Artists
Album Info
Release Date: 2020-05-10Label: fony
A porecelain figure in a pinwheel dress pirouettes perpetually 0n the lid of a box of music. The spinning mechanism also turns the gears which time the sonorous striking of tongs. The strikings sound as the dance is seen. Dance is being moved moving to sound or without or not. Dancing is what is watching is what is dancing. Music is the hearing of dancing. *This album features soundtracks for dances. Some were created before dances and then adapted to them. Some were created after seeing some particular constructions of movement. All these sounds were made because of dance. Other soundtracks for dance, also by John Oswald, are not in this collection. Some of them are logically inseparable from hearing while seeing. The hearing alone is not enough. Portions of 'Shane', 'Baryshnikov', and 'Fence' are like that. The parts of the dances that are featured here are other portions of much longer works. The soundtrack to Bill Coleman's ballet 'Zorro' is performed live by Shelley Hirsch and David Moss. for instance, exists as a live recording, that is not included here, mostly for that reason.

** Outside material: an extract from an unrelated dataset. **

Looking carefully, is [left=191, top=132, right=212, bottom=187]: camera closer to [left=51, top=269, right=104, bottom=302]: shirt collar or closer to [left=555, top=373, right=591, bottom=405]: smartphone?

"Wili", of the cover photo, is a solo which Sue Lee dances, and it is a companion piece to "Wounded", which was Oswald's only entirely collaborated dance by that time (except for 'Warm, Wind, Pressure and Aura' created with Belinda Weitzel, which has no soundtrack). It was created with Holly Small who also created "Wili". In "Wounded" the musicians are also the dancers. These soundtracks will be released in a subsequent volume of DISCOSPHERE.
volume note: This album has a wide dynamic range — it is sometimes potentially very loud and it is sometimes equally very quiet. At first this variety of volume may be confusing. A suggested level can be set by first referring to one of the talking pieces, such as Track 12. Set loudness controls so that the voice is at a realistic level, as if the speaking person is in the room with you. The rest of the album is relatively louder and quieter than this.
* Or, As Webster's Third International New Dictionary would have it, 'being executed by different parts of the body in accordance with temperament, artistic precepts, and purpose'.